• **Activity**
Repeat the records exactly, with one exception: no images.

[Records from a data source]
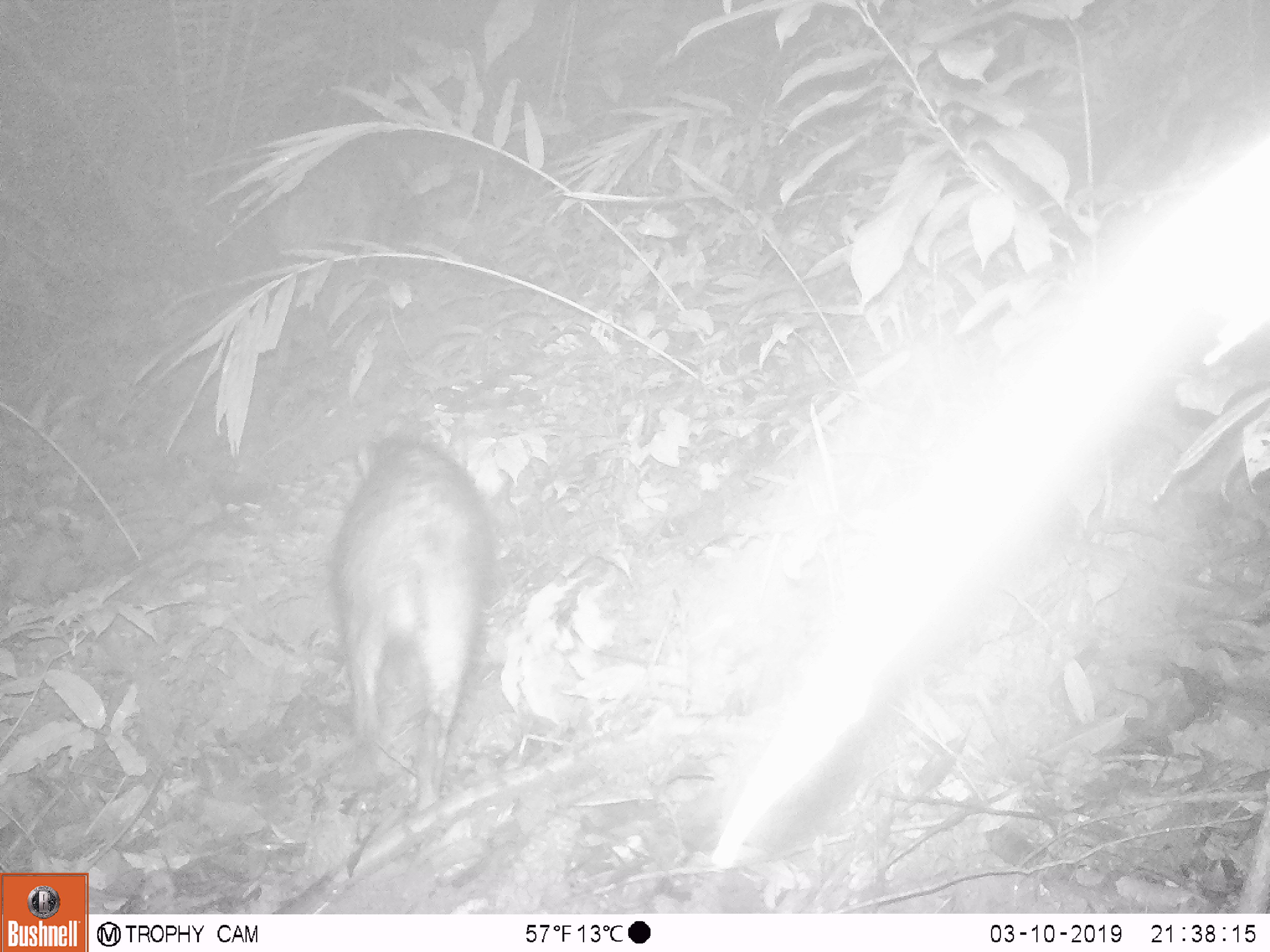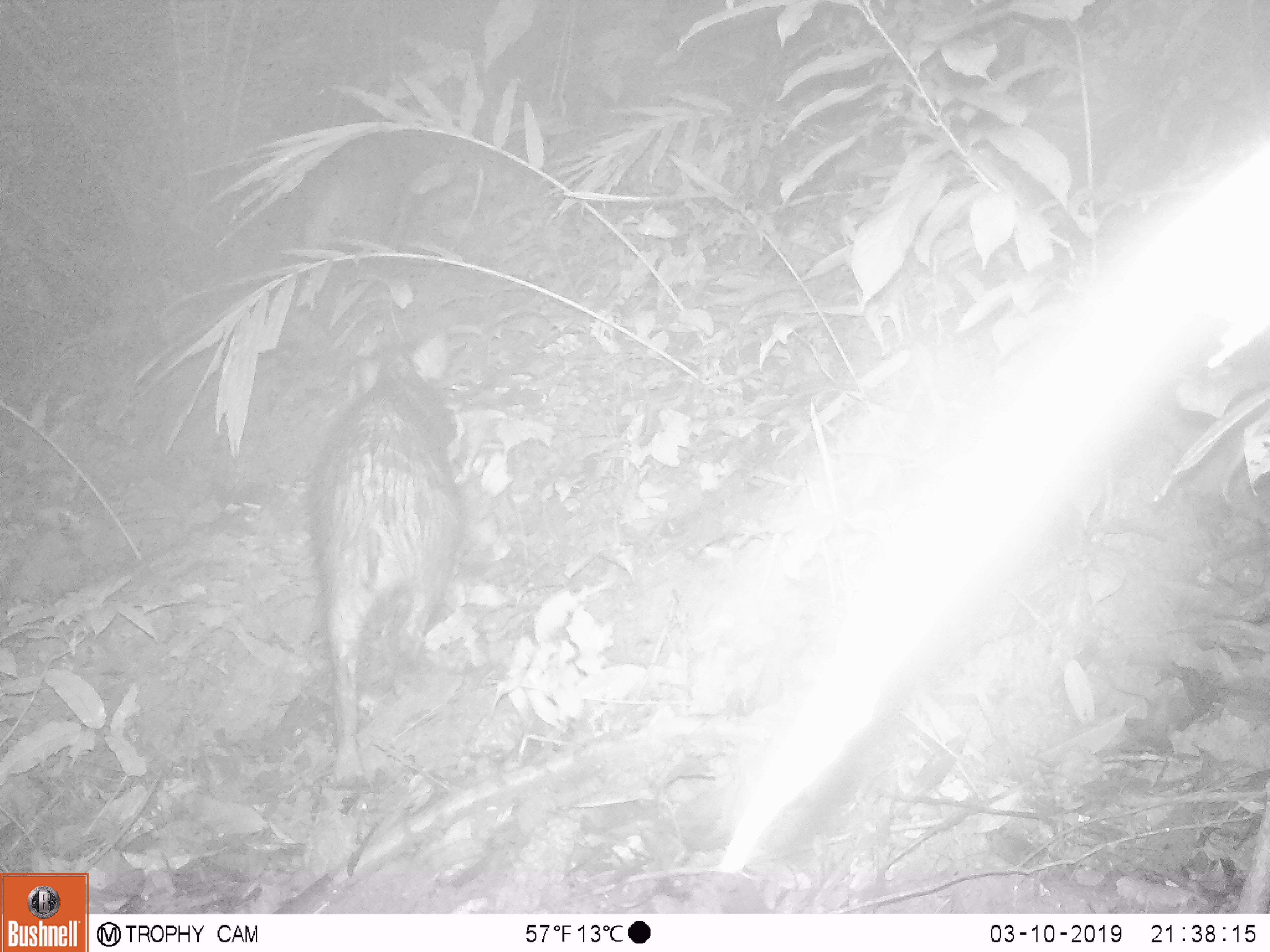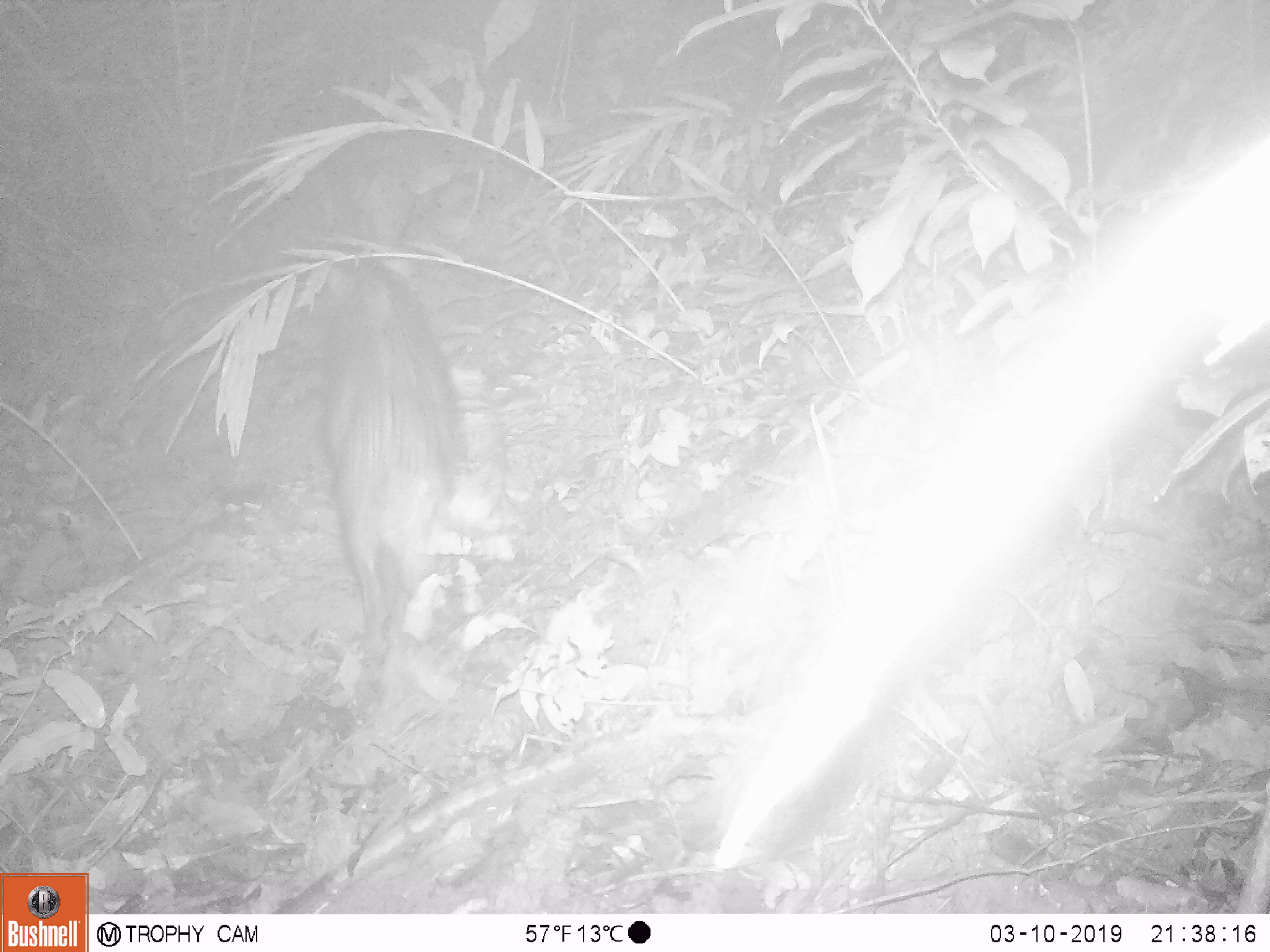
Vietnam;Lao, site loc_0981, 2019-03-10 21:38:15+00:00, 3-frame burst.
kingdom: Animalia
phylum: Chordata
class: Mammalia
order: Artiodactyla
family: Suidae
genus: Sus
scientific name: Sus scrofa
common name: eurasian wild pig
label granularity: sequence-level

• **Expected output**
Vietnam;Lao, site loc_0981, 2019-03-10 21:38:15+00:00, 3-frame burst.
kingdom: Animalia
phylum: Chordata
class: Mammalia
order: Artiodactyla
family: Suidae
genus: Sus
scientific name: Sus scrofa
common name: eurasian wild pig
label granularity: sequence-level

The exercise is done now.